• **Texto fornecido**:
========================================================================
Novos personagens foram introduzidos neste filme: O Pantera Negra e o Homem-Aranha. O primeiro foi bem inserido, estando plenamente envolvido na trama, ainda que pouco se conte sobre sua origem, que ficará para seu filme solo que chega aos cinemas daqui um ano. Já em relação ao carismático Amigo da Vizinhança fica evidente que sua inserção foi de última hora após o acordo com a Sony (detentora de seus direitos cinematográficos) já com o roteiro escrito e as filmagens em andamento (leia a notícia sobre isso aqui), pois sua apresentação é bem mal feita e quebra a narrativa. Sua participação tampouco é muito relevante. A única coisa interessante, além de seus poderes usados em combate, é o fato de desta vez o personagem não ser um adolescente se tornando um adulto, mas um garoto de uns 15 anos, completamente deslumbrado em estar envolvido com todos aqueles personagens, o que rende algumas boas piadas.

Com tantos personagens relevantes, o elenco precisa ser composto por bons atores. Robert Downey Jr. personifica tanto o Homem de Ferro que já se decidiu que depois que ele deixar o papel terão de esperar alguns anos antes que outro ator assuma o personagem. Chris Evans é canastrão, mas parece ter incorporado bem o Capitão América, especialmente com esta mudança profunda em sua personalidade. Assim como em Vingadores: Era de Ultron, todos os personagens recebem um pouco de atenção e tem seu momento. Destaque para o ótimo ator hispano-alemão Daniel Brühl, que vem buscando seu espaço em Hollywood, e dá maior peso dramático ao filme.

Com relação à parte técnica, a ação utiliza-se de muitos takes rápidos, recurso que sempre torna a ação um pouca confusa para o espectador. Os Irmãos Russo, diretores do filme, foram muito mais competentes em seu filme anterior: Capitão América: O Soldado Invernal. Também a indústria hollywoodiana poderia se readequar como um todo e parar com este novo padrão de 2h30 para qualquer filme. Em duas horas esta estória estaria muito bem contada. Há muito o que poderia ter sido cortado sem prejuízo para a narrativa.
========================================================================
• **Linhas apresentadas**:
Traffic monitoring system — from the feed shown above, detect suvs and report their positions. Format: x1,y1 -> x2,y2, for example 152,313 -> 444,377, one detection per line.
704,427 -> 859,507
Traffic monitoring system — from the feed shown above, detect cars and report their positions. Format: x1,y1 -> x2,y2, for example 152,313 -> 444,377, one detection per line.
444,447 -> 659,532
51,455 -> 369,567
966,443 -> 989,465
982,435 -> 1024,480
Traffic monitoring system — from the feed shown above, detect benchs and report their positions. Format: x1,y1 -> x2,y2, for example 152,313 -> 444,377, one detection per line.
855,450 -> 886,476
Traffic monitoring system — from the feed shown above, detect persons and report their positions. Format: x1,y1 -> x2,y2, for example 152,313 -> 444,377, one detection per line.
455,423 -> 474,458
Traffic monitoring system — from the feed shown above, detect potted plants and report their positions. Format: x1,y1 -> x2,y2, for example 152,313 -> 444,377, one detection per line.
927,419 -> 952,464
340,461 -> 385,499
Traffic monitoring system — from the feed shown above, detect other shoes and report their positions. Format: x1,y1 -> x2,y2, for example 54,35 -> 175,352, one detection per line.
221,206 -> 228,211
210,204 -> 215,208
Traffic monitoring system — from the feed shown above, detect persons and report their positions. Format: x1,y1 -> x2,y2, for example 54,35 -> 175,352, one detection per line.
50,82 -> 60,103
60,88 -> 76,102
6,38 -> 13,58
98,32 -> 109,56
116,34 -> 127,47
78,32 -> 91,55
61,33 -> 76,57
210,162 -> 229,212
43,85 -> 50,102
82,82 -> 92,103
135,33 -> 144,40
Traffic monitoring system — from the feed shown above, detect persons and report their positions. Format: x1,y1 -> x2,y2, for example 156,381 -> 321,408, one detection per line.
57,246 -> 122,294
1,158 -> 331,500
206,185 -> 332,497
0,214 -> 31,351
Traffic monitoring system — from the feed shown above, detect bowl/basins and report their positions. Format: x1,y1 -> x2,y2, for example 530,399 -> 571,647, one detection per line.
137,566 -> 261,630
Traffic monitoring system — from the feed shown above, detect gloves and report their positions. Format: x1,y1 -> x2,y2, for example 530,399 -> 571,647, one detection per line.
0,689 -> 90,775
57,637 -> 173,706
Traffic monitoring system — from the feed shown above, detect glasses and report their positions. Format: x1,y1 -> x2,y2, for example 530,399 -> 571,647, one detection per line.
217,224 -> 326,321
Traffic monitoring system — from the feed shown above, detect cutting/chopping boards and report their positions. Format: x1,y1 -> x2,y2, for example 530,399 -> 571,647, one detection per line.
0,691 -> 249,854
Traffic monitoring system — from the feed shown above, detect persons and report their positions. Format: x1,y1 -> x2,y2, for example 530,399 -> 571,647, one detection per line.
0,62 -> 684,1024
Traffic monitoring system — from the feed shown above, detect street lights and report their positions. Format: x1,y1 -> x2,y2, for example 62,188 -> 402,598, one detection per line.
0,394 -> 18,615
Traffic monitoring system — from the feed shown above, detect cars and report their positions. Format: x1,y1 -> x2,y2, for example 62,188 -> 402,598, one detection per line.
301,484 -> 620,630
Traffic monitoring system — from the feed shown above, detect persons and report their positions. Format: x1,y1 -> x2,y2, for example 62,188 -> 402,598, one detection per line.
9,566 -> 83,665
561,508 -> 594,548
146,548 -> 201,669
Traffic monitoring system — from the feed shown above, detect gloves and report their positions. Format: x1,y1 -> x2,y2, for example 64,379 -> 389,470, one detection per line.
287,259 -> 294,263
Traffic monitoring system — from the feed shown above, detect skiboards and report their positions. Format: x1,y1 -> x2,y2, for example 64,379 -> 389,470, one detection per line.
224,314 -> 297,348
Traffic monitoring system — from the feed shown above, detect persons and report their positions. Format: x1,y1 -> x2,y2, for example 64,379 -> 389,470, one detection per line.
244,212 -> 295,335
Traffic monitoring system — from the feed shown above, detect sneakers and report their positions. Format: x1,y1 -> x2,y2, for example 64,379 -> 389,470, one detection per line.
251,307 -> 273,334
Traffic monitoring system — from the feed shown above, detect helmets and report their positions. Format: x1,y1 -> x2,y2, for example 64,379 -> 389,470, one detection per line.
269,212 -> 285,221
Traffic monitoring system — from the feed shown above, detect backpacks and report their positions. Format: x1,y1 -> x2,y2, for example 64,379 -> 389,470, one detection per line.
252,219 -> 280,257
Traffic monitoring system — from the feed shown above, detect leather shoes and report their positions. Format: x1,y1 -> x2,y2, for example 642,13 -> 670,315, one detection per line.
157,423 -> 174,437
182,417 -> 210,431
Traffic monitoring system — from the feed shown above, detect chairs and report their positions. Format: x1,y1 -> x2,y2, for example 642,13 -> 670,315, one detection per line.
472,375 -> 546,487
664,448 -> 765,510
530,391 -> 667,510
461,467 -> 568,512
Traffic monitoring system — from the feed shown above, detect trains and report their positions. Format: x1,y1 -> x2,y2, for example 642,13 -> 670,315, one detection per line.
========================================================================
• **Instruções do exercício**:
1. Segundo a crítica, quem dirigiu o filme?
2. Atualize o trecho da crítica que começa nas palavras "Com relação à" e vai até "para a narrativa.", trocando "espectador" por "público".
As linhas vêm de uma fonte diferente da do texto.

• **Respostas por tarefa**:
1. Os Irmãos Russo.

2.
Com relação à parte técnica, a ação utiliza-se de muitos takes rápidos, recurso que sempre torna a ação um pouca confusa para o público. Os Irmãos Russo, diretores do filme, foram muito mais competentes em seu filme anterior: Capitão América: O Soldado Invernal. Também a indústria hollywoodiana poderia se readequar como um todo e parar com este novo padrão de 2h30 para qualquer filme. Em duas horas esta estória estaria muito bem contada. Há muito o que poderia ter sido cortado sem prejuízo para a narrativa.